> Data drawn from a collection
_ _ _ _ _

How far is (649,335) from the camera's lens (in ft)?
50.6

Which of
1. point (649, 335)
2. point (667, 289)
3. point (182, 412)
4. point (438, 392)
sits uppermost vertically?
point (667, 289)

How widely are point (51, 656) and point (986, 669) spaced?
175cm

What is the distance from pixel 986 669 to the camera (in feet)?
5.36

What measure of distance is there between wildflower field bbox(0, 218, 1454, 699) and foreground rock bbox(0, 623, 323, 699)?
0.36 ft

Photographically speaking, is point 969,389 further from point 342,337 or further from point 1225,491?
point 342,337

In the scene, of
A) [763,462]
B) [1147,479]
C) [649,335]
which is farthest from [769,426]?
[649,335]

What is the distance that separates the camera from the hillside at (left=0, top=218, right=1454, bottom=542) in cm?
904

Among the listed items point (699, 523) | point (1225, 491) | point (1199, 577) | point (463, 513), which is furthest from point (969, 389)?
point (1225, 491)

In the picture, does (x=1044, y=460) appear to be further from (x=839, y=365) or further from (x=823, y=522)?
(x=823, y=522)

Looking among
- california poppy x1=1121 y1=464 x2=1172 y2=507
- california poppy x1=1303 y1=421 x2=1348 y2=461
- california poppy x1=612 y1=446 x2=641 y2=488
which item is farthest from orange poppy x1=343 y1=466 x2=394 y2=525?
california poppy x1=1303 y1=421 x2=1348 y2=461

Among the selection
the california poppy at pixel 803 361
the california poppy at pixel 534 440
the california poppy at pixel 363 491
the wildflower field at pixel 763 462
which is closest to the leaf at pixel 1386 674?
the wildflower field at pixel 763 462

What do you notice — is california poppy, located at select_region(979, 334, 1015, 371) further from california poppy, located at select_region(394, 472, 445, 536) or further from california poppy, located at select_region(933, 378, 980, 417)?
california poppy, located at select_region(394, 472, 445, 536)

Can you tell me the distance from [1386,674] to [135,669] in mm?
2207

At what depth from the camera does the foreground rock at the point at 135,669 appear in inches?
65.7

_ _ _ _ _

> Direction
Rewrite all of the records above with each "foreground rock" replaced by "foreground boulder", leaving everything else unchanged.

> Result for this task
How far is (649,335) from the camera's lens (in ft)?
50.6

Which of
1. point (649, 335)
2. point (667, 289)
3. point (182, 412)
4. point (438, 392)
sits uppermost vertically?
point (667, 289)

How widely are point (51, 656) and point (986, 669) spaced?
175cm

What is the distance from pixel 986 669 to the camera (in feet)?
5.36

What measure of distance is there between wildflower field bbox(0, 218, 1454, 699) and foreground boulder bbox(0, 623, 323, 699)?
0.36 ft

Photographically speaking, is point 969,389 further from point 342,337 or further from point 1225,491?
point 342,337

In the scene, of
A) [763,462]
B) [1147,479]
C) [649,335]
which is farthest from [769,426]?
[649,335]

What is the distance that separates the camera from the hillside at (left=0, top=218, right=1454, bottom=542) in cm?
904

Among the listed items point (699, 523) | point (1225, 491) | point (1199, 577) | point (463, 513), which is furthest from point (969, 389)?
point (1225, 491)

In the picture, does (x=1044, y=460) appear to be further from (x=839, y=365) or further from (x=823, y=522)?
(x=823, y=522)

Looking among
- california poppy x1=1121 y1=464 x2=1172 y2=507
- california poppy x1=1303 y1=421 x2=1348 y2=461
- california poppy x1=612 y1=446 x2=641 y2=488
which item is farthest from orange poppy x1=343 y1=466 x2=394 y2=525?
california poppy x1=1303 y1=421 x2=1348 y2=461

Among the selection
the california poppy at pixel 803 361
the california poppy at pixel 534 440
the california poppy at pixel 363 491
the wildflower field at pixel 763 462
which is closest to the leaf at pixel 1386 674?
the wildflower field at pixel 763 462

What do you notice — is california poppy, located at select_region(979, 334, 1015, 371) further from california poppy, located at select_region(394, 472, 445, 536) or further from california poppy, located at select_region(933, 378, 980, 417)?
california poppy, located at select_region(394, 472, 445, 536)

Can you tell me the distance from [1386,674] to [135,669] in mm?
2207

At what depth from the camera does the foreground boulder at the point at 135,669 appear in inches?
65.7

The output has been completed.